TEKS BACAAN:
►

(photo doc Fb, Raymond Lokbere) Bertempat di asrama putri papua Jl, Dr Goris, Gang Teknik. Immapa bali kembali mengelar disku...
(photo doc Fb, Raymond Lokbere)
Bertempat di
asrama putri papua Jl, Dr Goris, Gang Teknik. Immapa bali kembali mengelar
diskusi publik sebagai bentuk peringatan hari perempuan internasional.
Dengan tema “Penindasan
Terhadap Perempuan” diskusi publik ini di laksanakan dari jam 15:00 Wita, pokok dari pembahasan hari ini yaitu tentang sejarah
IWD (Internasional Women Day) dan Mengkontekskannya ke perempuan Papua dulu
dan sekarang.
Adapula dua
kawan Jeeno dan Orin sebagai pemateri yang membimbing diskusi bersama pada sore
hari ini, Rabu 14 maret 2018.
Bahwa
peristiwa Yang paling terkenal dan dipercaya sebagai awal dari perjuangan kaum
wanita adalah peristiwa di pabrik garmen bernama Triangle Shirtwaist Factory di Amerika pada tahun
1911.
Pada masa
itu kondisi kerja dan fasilitas yang diterima para buruh wanita di Amerika
sangat jauh dari layak. Hingga pada akhirnya sebuah kebakaran hebat terjadi
pada bulan Maret tahun 1911 dan menewaskan 140 orang pekerja perempuan.
Peristiwa tersebut disebut-sebut sebagai bencana industri paling mematikan
dalam sejarah kota New York.

◄

TUGAS ANDA:
[A] Salin persis bagian teks bacaan dari "Adapula dua" sampai dengan "orang pekerja perempuan.".
[B] Menurut teks bacaan, berapa pekerja perempuan yang tewas dalam kebakaran bulan Maret 1911?
Materi yang menyusul tidak dipakai untuk apa pun di sini.

CUPLIKAN DATA:
►

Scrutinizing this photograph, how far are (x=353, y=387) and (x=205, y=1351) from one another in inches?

◄

JAWABAN LENGKAP:
[A]
Adapula dua
kawan Jeeno dan Orin sebagai pemateri yang membimbing diskusi bersama pada sore
hari ini, Rabu 14 maret 2018.
Bahwa
peristiwa Yang paling terkenal dan dipercaya sebagai awal dari perjuangan kaum
wanita adalah peristiwa di pabrik garmen bernama Triangle Shirtwaist Factory di Amerika pada tahun
1911.
Pada masa
itu kondisi kerja dan fasilitas yang diterima para buruh wanita di Amerika
sangat jauh dari layak. Hingga pada akhirnya sebuah kebakaran hebat terjadi
pada bulan Maret tahun 1911 dan menewaskan 140 orang pekerja perempuan.

[B] Sebanyak 140 orang pekerja perempuan.